Черный Пастор захохотал. Пираты дружно подхватили его смех и с видимой радостью бросились исполнять приказание. В мгновение ока один из офицеров «Мести» был связан и с ядром на ногах сброшен за борт под одобрительные крики шайки.
Дик яростно тряхнул головой и, подозвав своего боцмана, что-то тихо приказал ему.
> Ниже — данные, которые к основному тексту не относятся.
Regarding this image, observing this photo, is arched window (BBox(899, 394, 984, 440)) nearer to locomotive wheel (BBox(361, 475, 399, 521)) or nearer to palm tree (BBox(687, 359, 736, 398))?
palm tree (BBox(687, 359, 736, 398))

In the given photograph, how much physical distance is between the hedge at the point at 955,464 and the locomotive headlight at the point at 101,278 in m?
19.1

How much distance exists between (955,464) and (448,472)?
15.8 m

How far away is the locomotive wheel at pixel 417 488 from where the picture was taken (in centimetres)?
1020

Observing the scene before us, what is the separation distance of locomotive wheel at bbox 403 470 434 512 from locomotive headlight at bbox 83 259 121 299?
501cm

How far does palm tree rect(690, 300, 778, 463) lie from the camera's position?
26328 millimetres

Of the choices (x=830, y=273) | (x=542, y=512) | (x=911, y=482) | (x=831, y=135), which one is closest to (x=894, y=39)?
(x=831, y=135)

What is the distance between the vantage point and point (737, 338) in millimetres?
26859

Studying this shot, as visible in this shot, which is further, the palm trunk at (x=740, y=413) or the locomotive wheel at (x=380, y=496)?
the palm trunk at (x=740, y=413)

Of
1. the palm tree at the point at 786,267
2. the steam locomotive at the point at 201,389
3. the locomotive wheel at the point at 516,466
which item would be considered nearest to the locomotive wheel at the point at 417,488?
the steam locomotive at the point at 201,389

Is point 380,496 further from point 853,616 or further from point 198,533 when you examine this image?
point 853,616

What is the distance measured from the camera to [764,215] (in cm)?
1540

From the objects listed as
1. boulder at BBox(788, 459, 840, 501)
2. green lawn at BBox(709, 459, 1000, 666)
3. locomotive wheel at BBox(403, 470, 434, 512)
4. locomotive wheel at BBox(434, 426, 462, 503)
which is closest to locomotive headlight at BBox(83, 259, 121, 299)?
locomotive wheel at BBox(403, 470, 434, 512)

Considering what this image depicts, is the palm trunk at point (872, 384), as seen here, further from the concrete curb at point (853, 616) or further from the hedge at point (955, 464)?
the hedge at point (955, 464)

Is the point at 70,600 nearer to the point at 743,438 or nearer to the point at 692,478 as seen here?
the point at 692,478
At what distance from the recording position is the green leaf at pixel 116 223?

Тот двинулся в сторону пленных, которые не пожелали перейти на сторону разбойников, и принялся что-то объяснять окружившим его пиратам.
– Остановись, гнусный негодяй! Ты грязный разбойник и не смеешь всуе поминать святое Имя нашего Господа! Это тебе и твоей банде уготован ад, мерзавец! Но у тебя еще есть время оставить свои злодеяния и покаяться. Прислушайся к голосу совести!
Лукреция не могла поверить своим глазам. Ее муж был жив и, более того, нисколько не потерял присутствия духа, несмотря на свое плачевное положение. Он бесстрашно выступил из толпы пленных и, глядя прямо в глаза ужасному пирату, твердо произнес свою отповедь.
– Что?! Что сказал этот павлин? Он посмел угрожать мне адом? Мне?! Весь испанский Мэйн
[27] знает, что ад здесь представляю я, Черный Пастор! Такая дерзость заслуживает особенного наказания. Не знаю пока, что я с тобой сделаю, глупая скотина, но это будет особенная казнь, поверь мне! Ты будешь рассказывать о ней в аду с гордостью, пока черта будут вставлять тебе в зад огромный гандшпуг!
Снова послышался смех, но тут же оборвался. Роджер, окровавленный, одноглазый и страшный, шагнул вперед и сказал громко:
– Послушай, Билл! У меня к тебе одна просьба – отдай его мне! Я хочу прикончить его своими руками.
Бородатый пират изумленно уставился на говорящего.
– Отдать его тебе?! – воскликнул он. – Кто ты такой; Дик? Разве ты вершишь здесь праведный суд и воздаешь всем по грехам его?
– Я твой картирмейстер, если ты забыл! – рявкнул в ответ Дик. – Хотя с утра я вроде бы не сильно изменился. А что касается суда праведного, то он меня не очень интересует, ты знаешь. Но к этому павлину у меня свои счеты. Однажды он кое-что взял у меня без спроса, но теперь настала пора вернуть должок!
Черный Пастор выпучил глаза, переводя взгляд то на своего помощника, то на лорда, который по-прежнему сохранял презрительный и независимый вид. Капитан пиратов не мог не прислушаться к словам квартирмейстера, но ему ужасно не хотелось прекращать начатое представление. Как всякая артистическая натура, он ревниво относился к своим задумками терпеть не мог, когда кто-нибудь мешал их исполнению. Неизвестно, чем бы кончился этот спор, если бы не наступила неожиданная развязка.